### What the task asks
Reproduce the passage in the VM mailing-list message below, starting with "Ahhh. Maybe I" and going on through "about is why...".

### Given text
------------------------
[Vm-dev] context change versus primitive failure return value (was: FFI exception failure support on Win64 (Win32 also?))

Thu Aug 30 16:22:00 UTC 2018

On Wed, 29 Aug 2018 at 11:08, Eliot Miranda <eliot.miranda at gmail.com> wrote:

>
> All other primitives are handled by slowPrimitiveResponse.  This requires
> clearing primErrorCode and calling a function implementing the primitive
> and then testing primErrorCode before either continuing or building an
> activation for the failing primitive. There is another important task of
> internalExecuteNewMethod, which is to store the "internal" frame and stack
> pointers (localFP & localSP) into the global interpreter frame and stack
> pointers (framePointer and stackPointer) before invoking and then restoring
> localFP & localSP from framePointer and stackPointer after having invoked
> slowPrimitiveResponse.  In the Back-to-the-Future (BTTF) VMs (the original
> Squeak VM and the Stack and Cog VMs) primitives access their receiver and
> arguments through framePointer and stackPointer.  But these, being global,
> are slow and without compiler-specific hacks cannot be placed in
> registers.
>

> The Slang translator and the interpreter code collaborate to inline much
> of the interpreter, including every method beginning with internal, into
> the interpret routine in which localFP localSP and localIP are declared,
> hence allowing a C compiler to assign these variables to registers.
>

Ahhh. Maybe I finally get what "internal" means. IIUC, its code gets
generated internal to C interpret() function,
as I can see searching for "internalExecuteNewMethod"
in...
https://raw.githubusercontent.com/OpenSmalltalk/opensmalltalk-vm/Cog/spurstacksrc/vm/interp.c

One thing I'm curious about is why...
searching on "externalNewMethod" shows it is inlined several times,
but StackInterpreter>>executNewMethod doesn't have the inline pragma   ??

Now a naive question, since as a 13,000 line function its a bit hard to
absorb intepret()...
------------------------
### Material provided
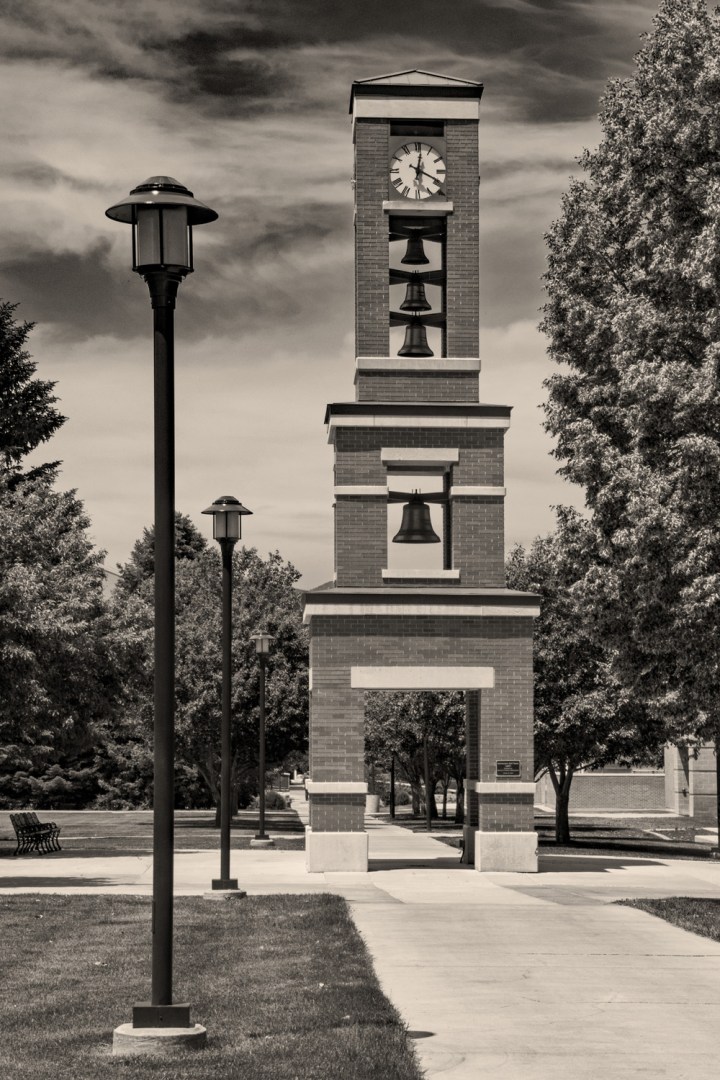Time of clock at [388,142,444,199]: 12:19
------------------------
### Response to this exercise
Ahhh. Maybe I finally get what "internal" means. IIUC, its code gets
generated internal to C interpret() function,
as I can see searching for "internalExecuteNewMethod"
in...
https://raw.githubusercontent.com/OpenSmalltalk/opensmalltalk-vm/Cog/spurstacksrc/vm/interp.c

One thing I'm curious about is why...